**Provided data**
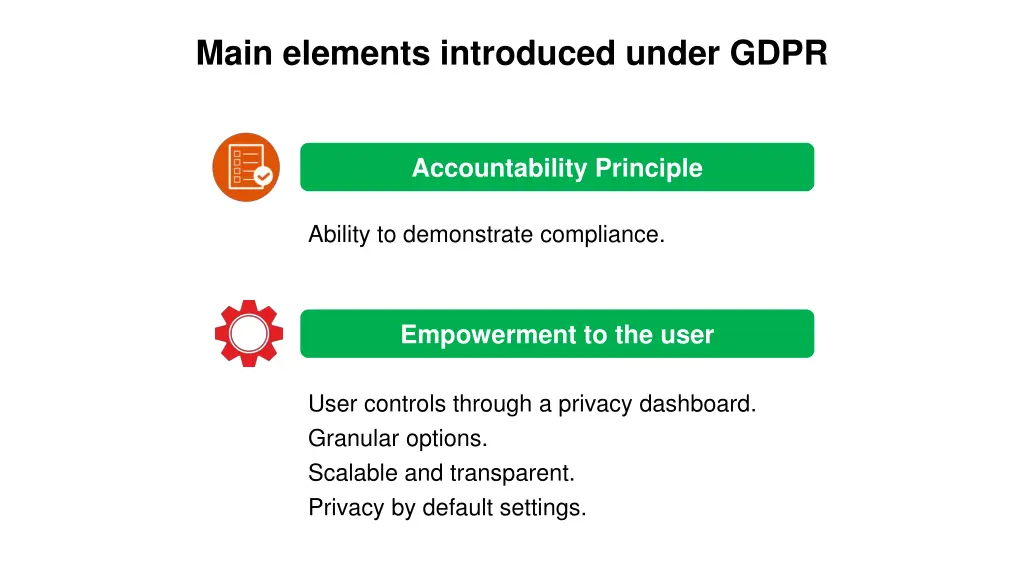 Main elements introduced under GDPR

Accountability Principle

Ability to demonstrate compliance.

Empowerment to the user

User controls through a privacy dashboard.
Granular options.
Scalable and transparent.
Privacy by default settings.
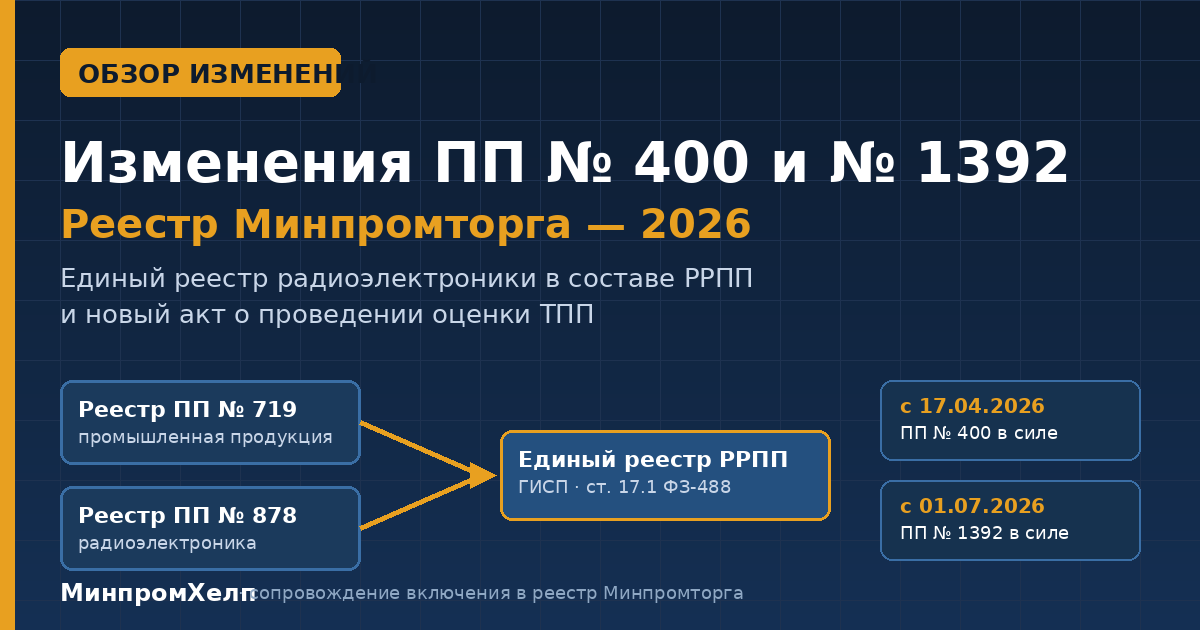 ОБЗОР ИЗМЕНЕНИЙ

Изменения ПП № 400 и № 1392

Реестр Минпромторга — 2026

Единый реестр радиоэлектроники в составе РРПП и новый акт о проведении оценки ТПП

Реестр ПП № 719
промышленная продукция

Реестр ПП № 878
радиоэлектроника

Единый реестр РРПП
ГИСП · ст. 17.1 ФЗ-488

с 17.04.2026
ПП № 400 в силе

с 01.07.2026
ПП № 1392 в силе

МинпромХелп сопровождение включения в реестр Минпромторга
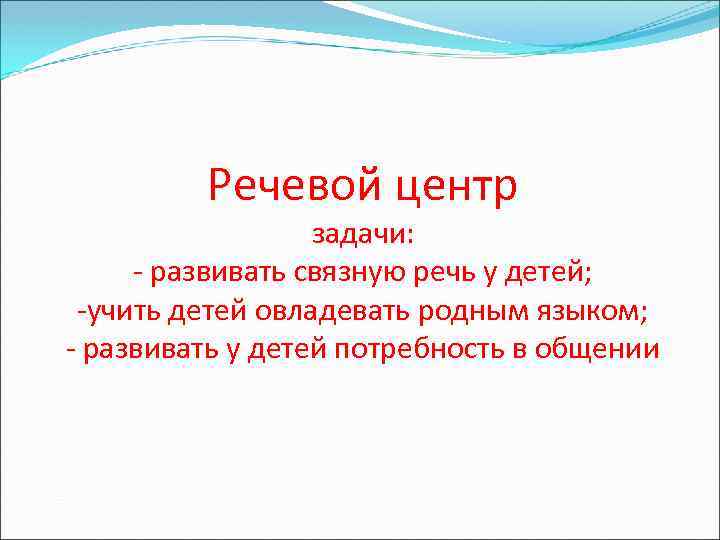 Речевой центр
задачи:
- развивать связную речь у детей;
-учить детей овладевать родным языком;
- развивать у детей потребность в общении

**The task**
From the line containing "User controls through a privacy dashboard." to the last line of the entries, copy every line exactly, including both ends, and leave out the pictures.

**Finished exercise**
User controls through a privacy dashboard.
Granular options.
Scalable and transparent.
Privacy by default settings.
 ОБЗОР ИЗМЕНЕНИЙ

Изменения ПП № 400 и № 1392

Реестр Минпромторга — 2026

Единый реестр радиоэлектроники в составе РРПП и новый акт о проведении оценки ТПП

Реестр ПП № 719
промышленная продукция

Реестр ПП № 878
радиоэлектроника

Единый реестр РРПП
ГИСП · ст. 17.1 ФЗ-488

с 17.04.2026
ПП № 400 в силе

с 01.07.2026
ПП № 1392 в силе

МинпромХелп сопровождение включения в реестр Минпромторга
 Речевой центр
задачи:
- развивать связную речь у детей;
-учить детей овладевать родным языком;
- развивать у детей потребность в общении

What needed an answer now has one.